Saved data entries

--- START ---

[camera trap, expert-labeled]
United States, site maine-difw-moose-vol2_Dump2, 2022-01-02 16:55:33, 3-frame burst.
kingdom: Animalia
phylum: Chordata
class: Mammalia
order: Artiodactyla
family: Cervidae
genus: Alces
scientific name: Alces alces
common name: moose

--- END ---
--- START ---

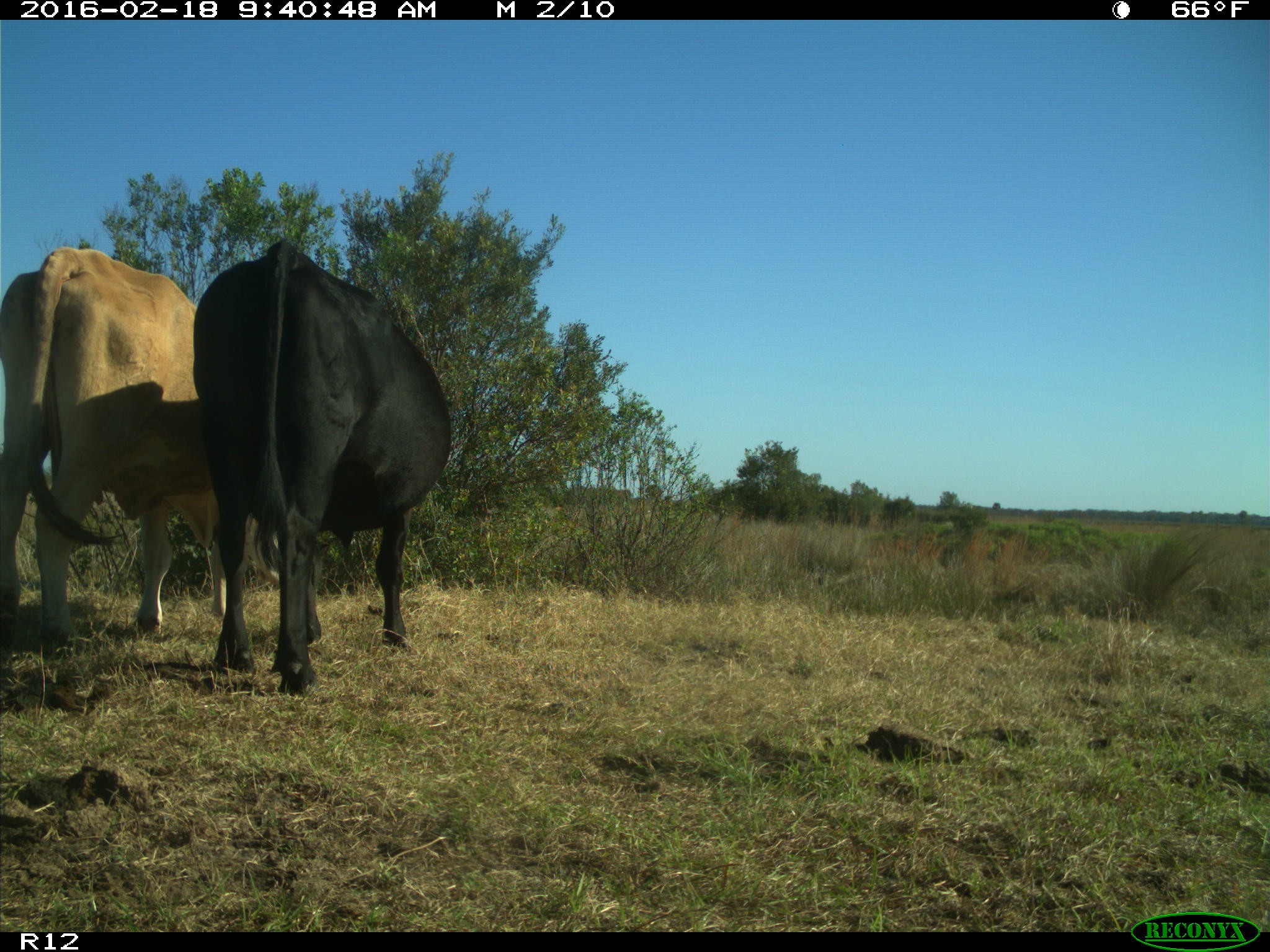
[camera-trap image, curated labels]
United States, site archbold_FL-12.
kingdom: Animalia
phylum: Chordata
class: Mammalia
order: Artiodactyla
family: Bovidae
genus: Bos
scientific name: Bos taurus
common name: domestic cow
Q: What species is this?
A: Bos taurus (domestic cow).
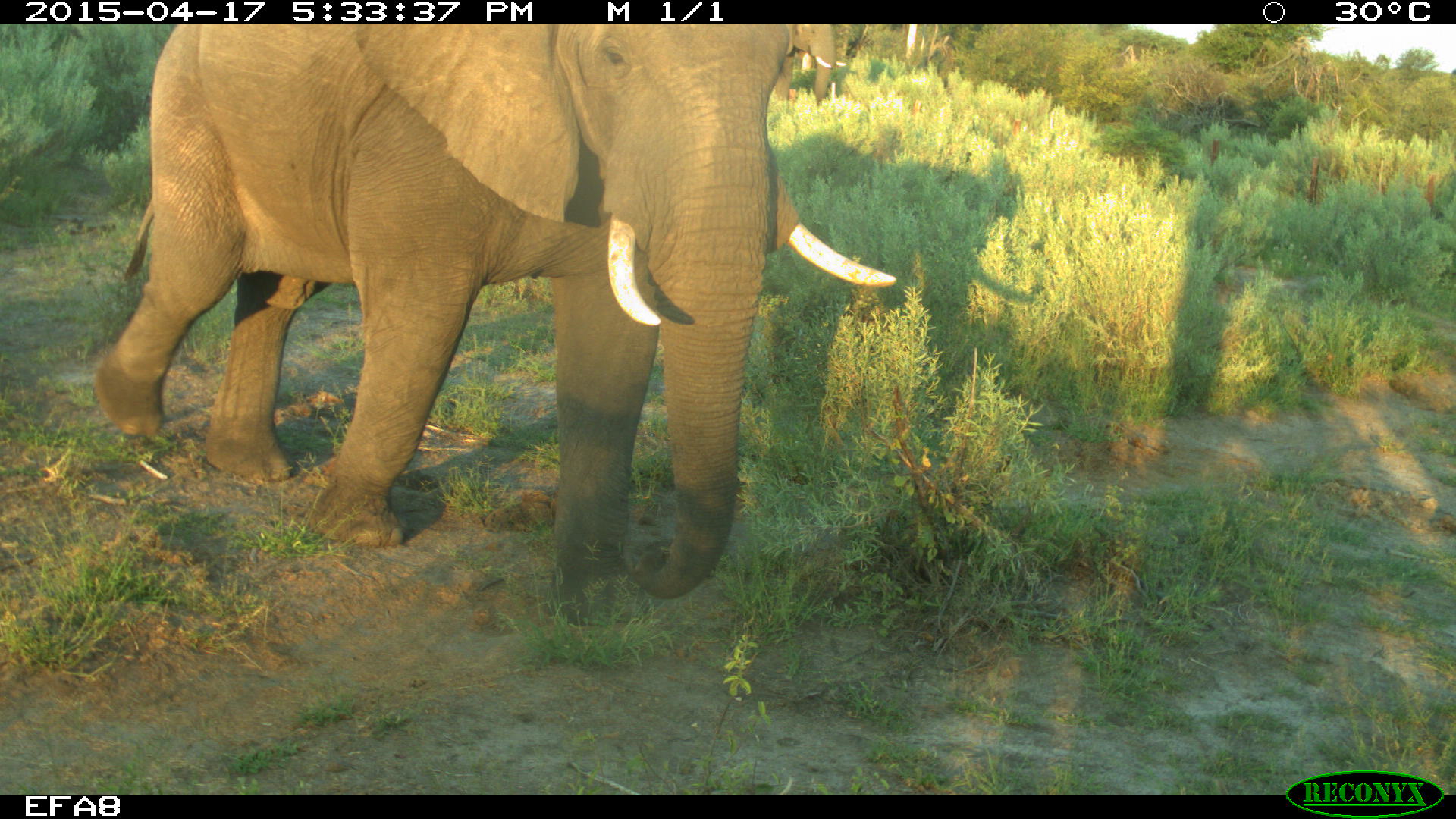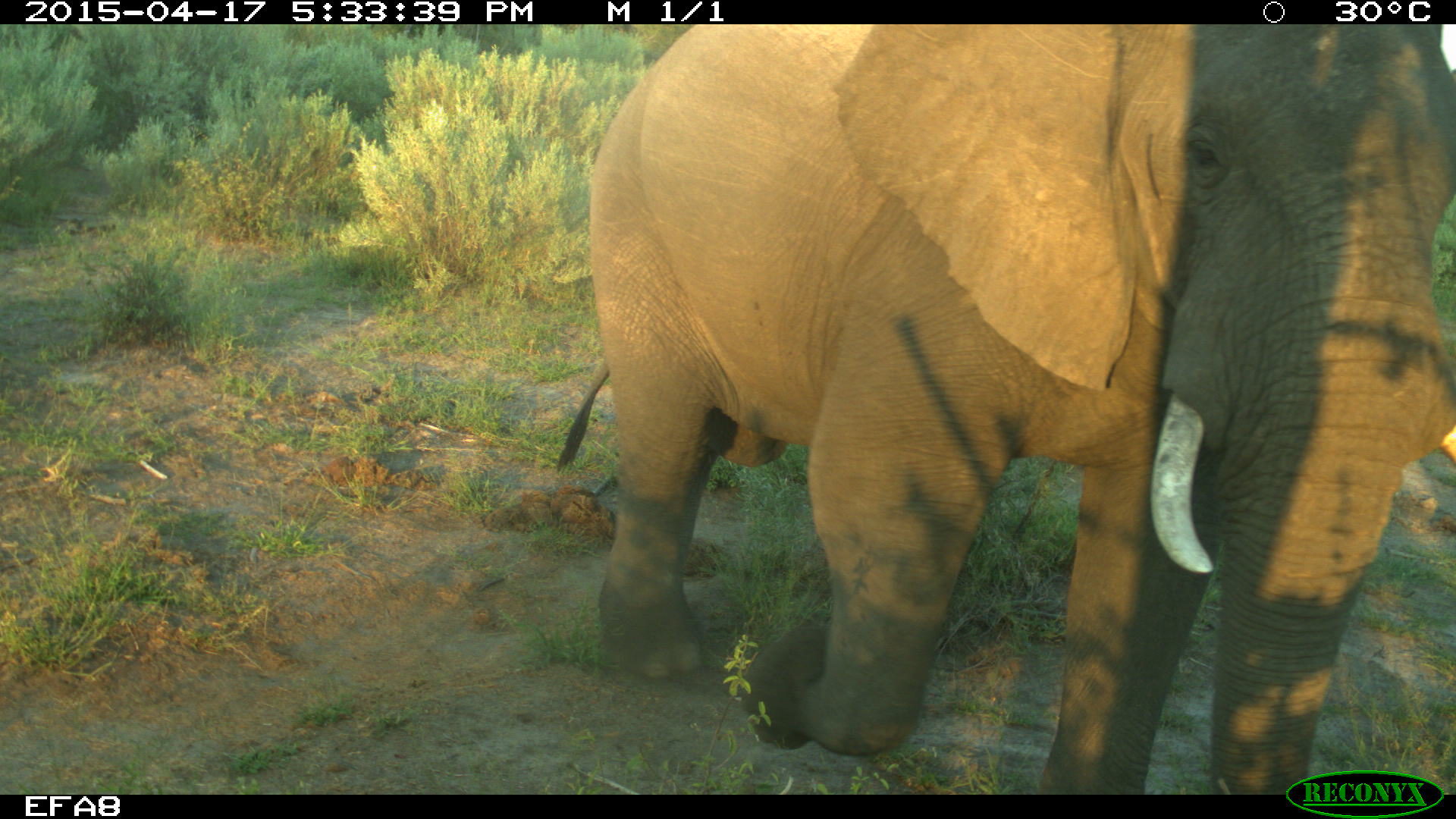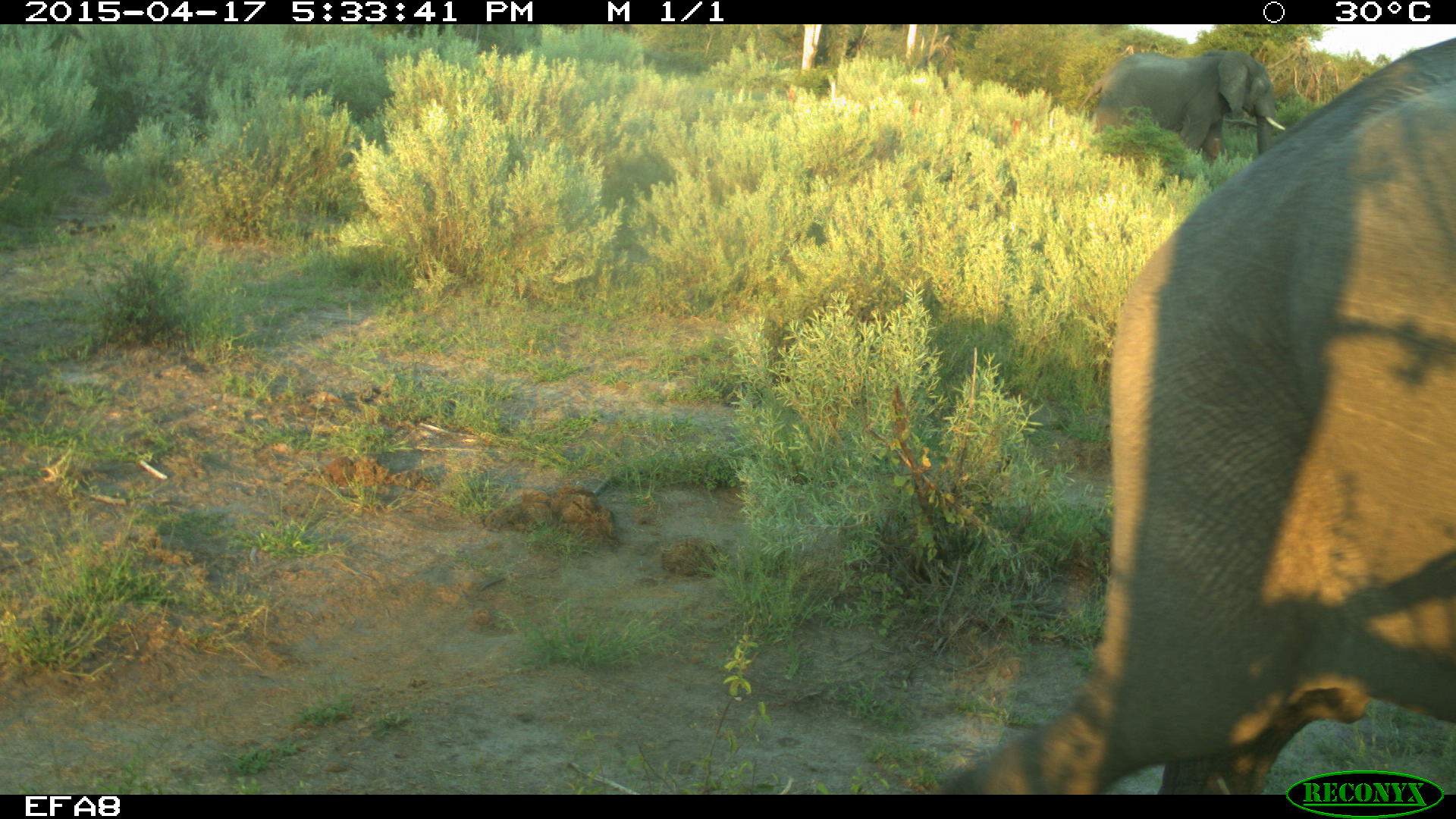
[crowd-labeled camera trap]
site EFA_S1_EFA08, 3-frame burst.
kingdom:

--- END ---

## What the exercise asks
From the entries above, return exactly the line containing "[camera trap, expert-labeled]", the line containing "common name: moose", and all lines between, and nothing else.

## Result
[camera trap, expert-labeled]
United States, site maine-difw-moose-vol2_Dump2, 2022-01-02 16:55:33, 3-frame burst.
kingdom: Animalia
phylum: Chordata
class: Mammalia
order: Artiodactyla
family: Cervidae
genus: Alces
scientific name: Alces alces
common name: moose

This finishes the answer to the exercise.